We stared and stared at the Golden Gate Bridge, from that perspective that we rarely get, looking in toward the bay. That narrow entrance to a huge bay was named the Golden Gate Strait by John C. Fremont:

“In 1846, when soldier, explorer and future presidential candidate John C. Fremont saw the watery trench that breached the range of coastal hills on the western edge of otherwise landlocked San Francisco Bay, it reminded him of another beautiful landlocked harbor: the Golden Horn of the Bosporus in Constantinople, now Istanbul. Fremont used a Greek term to name it: Chrysopylae – in English, Golden Gate. In his 1848 ‘Geographical Memoir,’ Fremont added another layer of meaning: The rugged opening to the Pacific, he wrote, is ‘a golden gate to trade with the Orient.'”

Here is another map of the bay from 1909, before the Golden Gate Bridge was built.

A couple dozen harbor seals were sunning themselves on rocks in Bonita Cove. We could see Ocean Beach in San Francisco to the south, and the skyline of the city with its new, tallest building, the Salesforce Tower, and indeed it towers over the others. I don’t think it’s as ugly as its name, which speaks volumes about our society. But let’s get back to more interesting things…

… And what do you think we saw at our feet? Mustard! I wouldn’t be surprised if these plants or their grandparents have been hanging around these bluffs for a hundred years or more; they are obviously robust and venerable.

Quite recently they’ve had baths and blow-drys, and the leaves looked so juicy…

… it’s no wonder Pippin wanted to taste a leaf. I of course had to follow suit… Yikes! That is the strongest tasting Brassica I ever hope to sample.

Ivy tried a periwinkle flower and spat it out. Then, the kids interacted with their environment with hands and feet, making their way up the rocky wall to our west.

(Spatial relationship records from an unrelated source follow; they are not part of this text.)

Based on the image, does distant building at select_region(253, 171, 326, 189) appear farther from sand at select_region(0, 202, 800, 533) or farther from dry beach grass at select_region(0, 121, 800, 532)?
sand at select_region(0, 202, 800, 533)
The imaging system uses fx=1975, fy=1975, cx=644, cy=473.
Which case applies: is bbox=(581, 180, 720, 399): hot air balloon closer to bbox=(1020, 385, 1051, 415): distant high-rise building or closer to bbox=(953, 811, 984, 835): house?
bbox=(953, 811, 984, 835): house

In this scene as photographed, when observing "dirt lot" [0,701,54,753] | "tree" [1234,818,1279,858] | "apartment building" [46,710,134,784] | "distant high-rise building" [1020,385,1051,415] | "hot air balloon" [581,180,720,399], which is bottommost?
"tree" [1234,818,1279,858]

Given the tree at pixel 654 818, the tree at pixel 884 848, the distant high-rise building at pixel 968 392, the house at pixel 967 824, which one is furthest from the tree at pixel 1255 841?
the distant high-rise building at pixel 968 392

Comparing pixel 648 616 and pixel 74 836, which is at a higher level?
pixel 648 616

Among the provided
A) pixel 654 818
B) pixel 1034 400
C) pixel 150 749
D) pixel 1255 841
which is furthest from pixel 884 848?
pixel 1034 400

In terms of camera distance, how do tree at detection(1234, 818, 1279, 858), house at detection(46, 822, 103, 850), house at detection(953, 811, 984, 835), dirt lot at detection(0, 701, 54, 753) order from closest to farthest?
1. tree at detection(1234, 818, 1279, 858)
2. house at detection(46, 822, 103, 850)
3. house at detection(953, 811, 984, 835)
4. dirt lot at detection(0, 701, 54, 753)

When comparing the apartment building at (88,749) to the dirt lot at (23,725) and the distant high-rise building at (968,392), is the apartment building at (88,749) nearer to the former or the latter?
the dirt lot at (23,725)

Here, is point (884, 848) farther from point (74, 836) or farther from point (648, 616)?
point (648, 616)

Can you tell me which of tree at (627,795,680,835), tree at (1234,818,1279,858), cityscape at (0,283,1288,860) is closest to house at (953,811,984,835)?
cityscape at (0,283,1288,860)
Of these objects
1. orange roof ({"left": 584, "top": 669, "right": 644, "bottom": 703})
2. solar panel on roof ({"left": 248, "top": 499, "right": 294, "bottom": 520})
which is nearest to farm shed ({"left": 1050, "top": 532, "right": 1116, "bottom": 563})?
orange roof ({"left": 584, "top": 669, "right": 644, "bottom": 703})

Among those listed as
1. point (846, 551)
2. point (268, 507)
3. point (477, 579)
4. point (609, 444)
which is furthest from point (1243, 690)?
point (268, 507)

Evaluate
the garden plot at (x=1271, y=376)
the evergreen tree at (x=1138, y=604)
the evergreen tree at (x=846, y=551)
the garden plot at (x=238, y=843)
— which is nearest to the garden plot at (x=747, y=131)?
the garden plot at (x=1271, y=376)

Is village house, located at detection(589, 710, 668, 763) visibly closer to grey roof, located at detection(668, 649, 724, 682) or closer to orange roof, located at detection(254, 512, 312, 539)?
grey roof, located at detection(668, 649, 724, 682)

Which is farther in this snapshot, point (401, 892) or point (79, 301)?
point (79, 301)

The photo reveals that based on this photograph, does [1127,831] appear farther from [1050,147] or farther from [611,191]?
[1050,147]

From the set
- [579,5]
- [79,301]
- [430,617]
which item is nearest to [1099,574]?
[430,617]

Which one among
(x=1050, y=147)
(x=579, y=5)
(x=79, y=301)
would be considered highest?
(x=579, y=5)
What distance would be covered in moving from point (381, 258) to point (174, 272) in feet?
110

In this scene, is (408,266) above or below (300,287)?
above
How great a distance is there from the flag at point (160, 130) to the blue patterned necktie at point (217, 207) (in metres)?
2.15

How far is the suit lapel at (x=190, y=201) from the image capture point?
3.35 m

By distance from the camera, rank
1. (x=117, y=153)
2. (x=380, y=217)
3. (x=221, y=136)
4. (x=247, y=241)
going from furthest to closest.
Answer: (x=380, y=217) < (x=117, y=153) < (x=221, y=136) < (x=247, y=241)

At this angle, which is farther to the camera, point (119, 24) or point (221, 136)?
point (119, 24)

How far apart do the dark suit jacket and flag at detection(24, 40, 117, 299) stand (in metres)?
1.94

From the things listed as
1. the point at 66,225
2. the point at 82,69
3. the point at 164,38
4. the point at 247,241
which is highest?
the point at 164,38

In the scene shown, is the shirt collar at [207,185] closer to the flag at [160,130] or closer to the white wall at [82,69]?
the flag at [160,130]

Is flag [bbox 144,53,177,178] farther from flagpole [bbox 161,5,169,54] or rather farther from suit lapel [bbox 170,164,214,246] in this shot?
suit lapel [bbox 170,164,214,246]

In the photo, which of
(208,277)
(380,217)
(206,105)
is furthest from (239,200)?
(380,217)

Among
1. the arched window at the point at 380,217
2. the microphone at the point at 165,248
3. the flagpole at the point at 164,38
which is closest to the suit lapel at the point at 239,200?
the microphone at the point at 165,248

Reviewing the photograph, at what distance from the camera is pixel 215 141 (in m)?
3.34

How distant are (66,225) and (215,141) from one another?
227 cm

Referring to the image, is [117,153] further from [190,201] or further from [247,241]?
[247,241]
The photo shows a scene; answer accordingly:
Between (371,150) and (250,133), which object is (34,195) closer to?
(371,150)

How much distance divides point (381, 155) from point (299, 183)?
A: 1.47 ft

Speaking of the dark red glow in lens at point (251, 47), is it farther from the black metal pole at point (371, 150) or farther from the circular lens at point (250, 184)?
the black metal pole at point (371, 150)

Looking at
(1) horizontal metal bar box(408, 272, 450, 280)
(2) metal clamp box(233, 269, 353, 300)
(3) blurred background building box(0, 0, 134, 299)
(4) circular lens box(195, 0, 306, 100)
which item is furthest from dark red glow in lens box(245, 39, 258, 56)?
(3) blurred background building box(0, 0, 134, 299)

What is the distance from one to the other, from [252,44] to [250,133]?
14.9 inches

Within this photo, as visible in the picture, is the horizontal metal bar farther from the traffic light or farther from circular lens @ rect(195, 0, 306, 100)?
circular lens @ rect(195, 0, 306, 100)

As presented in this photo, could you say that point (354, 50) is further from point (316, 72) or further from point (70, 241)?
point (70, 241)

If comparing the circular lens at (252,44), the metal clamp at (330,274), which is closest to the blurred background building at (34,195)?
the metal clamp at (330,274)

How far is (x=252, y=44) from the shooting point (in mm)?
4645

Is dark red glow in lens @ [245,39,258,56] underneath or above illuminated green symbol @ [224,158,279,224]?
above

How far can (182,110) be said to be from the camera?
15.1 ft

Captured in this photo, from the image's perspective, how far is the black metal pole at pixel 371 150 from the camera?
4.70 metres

We walked back up the path and drove around the corner to the former Fort Cronkhite, now part of the Golden Gate Recreational Area. From the batteries we could see north up the coast and south to the lighthouse.

Another Brassica lives on that side, the very common wild radish, raphanus raphanistrum; shown here with violet blooms, though white and yellow are common, too. I used to notice these flowers as I walked home from the bus stop as a child. We didn’t taste this one.

wild radish
California Manroot

The last Brassica experience of the weekend was the next morning when Pippin took a little tour of my garden before they started home. She told me she’d eaten some of the flower buds of my collards. How did they taste? “Like broccoli.” I don’t normally eat my collards raw, but I decided to snap off all the developing flower stems, and I ate them right then. Mm-mm — they were so sweet and tender. And just around the corner of my own house.